Pour cela, il faut beaucoup promettre et, au minimum, faire semblant d'avoir fait quelque chose.
C'est donc ce à quoi s'attelle méthodiquement Sarkozy depuis son élection. Il a ainsi fait voter la loi sur le service minimum, mais les gens de droite ont la vague impression qu'on leur a refilé une camelot frelatée car le service minimum n'est pas ce qu'ils ont vraiment obtenu. Rien n'oblige en effet les grévistes à travailler ce jour là. On se contente de faire pression sur eux pour qu'ils ne fassent pas grève, mais s'ils résistent, le service minimum vole en éclats.

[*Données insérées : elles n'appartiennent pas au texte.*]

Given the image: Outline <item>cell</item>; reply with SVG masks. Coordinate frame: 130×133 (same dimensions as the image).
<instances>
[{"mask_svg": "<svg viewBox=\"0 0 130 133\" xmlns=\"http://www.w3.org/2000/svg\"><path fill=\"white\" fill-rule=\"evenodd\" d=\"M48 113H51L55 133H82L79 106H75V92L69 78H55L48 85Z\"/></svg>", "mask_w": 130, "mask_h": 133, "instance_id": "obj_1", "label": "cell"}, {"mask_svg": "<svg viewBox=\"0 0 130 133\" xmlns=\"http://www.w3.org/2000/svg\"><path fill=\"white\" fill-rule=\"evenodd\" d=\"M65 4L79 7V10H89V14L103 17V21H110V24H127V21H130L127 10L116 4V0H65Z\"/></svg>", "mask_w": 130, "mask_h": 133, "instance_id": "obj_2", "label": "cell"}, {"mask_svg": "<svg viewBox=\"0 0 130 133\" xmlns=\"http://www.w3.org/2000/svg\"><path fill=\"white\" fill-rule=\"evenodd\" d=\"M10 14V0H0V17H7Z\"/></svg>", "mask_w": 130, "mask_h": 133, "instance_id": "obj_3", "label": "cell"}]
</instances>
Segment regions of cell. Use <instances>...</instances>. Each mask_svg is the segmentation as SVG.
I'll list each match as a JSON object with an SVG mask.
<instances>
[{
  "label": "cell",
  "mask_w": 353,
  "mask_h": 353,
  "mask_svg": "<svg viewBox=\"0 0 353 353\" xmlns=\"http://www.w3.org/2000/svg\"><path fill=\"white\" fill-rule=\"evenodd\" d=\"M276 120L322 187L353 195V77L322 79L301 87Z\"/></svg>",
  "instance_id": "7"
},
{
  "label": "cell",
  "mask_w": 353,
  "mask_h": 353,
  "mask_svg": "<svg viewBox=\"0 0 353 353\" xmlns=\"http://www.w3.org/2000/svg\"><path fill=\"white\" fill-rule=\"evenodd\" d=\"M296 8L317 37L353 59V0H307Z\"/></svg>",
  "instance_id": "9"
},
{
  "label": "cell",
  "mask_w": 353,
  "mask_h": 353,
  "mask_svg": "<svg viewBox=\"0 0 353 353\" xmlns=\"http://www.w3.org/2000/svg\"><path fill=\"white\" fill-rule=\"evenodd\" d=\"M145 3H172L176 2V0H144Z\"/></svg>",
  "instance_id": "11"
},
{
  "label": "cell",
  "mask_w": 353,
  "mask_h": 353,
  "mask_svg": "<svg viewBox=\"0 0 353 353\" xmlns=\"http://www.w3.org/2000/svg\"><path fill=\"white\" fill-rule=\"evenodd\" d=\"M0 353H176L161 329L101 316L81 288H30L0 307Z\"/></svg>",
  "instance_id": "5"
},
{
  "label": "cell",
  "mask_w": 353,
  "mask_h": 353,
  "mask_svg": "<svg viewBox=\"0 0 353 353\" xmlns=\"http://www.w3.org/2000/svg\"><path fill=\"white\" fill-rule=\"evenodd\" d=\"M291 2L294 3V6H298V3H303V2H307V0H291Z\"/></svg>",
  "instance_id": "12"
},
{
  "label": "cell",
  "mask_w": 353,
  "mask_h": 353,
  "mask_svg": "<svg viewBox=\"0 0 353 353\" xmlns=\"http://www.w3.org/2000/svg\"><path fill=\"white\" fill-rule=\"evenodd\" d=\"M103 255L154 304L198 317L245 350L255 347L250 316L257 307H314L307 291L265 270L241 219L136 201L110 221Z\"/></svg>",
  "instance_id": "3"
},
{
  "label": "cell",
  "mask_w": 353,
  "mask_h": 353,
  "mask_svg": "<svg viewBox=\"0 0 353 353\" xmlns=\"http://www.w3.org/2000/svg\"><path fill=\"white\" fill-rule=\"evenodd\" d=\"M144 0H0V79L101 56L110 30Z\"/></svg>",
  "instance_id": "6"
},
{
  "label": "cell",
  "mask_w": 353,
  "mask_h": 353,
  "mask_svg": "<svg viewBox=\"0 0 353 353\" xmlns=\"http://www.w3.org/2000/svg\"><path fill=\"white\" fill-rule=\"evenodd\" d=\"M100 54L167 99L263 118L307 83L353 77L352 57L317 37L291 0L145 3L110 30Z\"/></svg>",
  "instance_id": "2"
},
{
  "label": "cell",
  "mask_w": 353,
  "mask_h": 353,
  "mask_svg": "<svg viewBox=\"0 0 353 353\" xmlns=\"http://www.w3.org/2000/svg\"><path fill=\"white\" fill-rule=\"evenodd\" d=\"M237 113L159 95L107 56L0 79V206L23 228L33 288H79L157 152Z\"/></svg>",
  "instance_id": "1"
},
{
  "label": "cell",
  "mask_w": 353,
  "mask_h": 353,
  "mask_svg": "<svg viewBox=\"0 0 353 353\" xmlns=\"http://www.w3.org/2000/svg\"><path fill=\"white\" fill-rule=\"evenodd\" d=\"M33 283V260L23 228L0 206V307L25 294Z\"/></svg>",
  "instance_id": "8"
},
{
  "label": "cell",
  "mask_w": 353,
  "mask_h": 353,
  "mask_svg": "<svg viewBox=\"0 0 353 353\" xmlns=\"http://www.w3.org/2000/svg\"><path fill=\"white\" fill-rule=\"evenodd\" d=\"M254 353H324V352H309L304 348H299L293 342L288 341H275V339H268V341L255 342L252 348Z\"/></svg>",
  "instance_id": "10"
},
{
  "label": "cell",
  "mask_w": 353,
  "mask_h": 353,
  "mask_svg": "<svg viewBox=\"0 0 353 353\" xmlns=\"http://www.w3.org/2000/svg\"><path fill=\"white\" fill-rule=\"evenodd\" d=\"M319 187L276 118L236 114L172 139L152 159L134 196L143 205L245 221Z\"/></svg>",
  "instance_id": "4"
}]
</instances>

Ce dossier est symptômatique de la méthode Sarko. On promet sur des sujets démagogiques et symboliques de faire ce qui n'a jamais été fait. On prépare une loi à minima, mais avec un titre ronflant et on crie victoire très fort ensuite pour faire croire à la réalité de la supercherie.
Pas que je me plaigne sur le cas du service minimum car le droit de grève n'a été qu'égratigné et non franchement attaqué, mais l'omniprésident est surtout le ministre de la parole.
Sur la suppression des postes dans le service public, il a agi de même en promettant des montagnes pour finalement en faire beaucoup moins. Cela reste une charge libérale, mais moins toxique qu'annoncée.
Un peu comme les roquets qui aboient très forts pour faire croire qu'ils sont féroces. L'important est dans la communication avec Sarkozy, l'action n'étant qu'un paravent, un cache-misère.
Au vu de la direction annoncée, je ne peux que m'en réjouir car on va faire moins de dégats.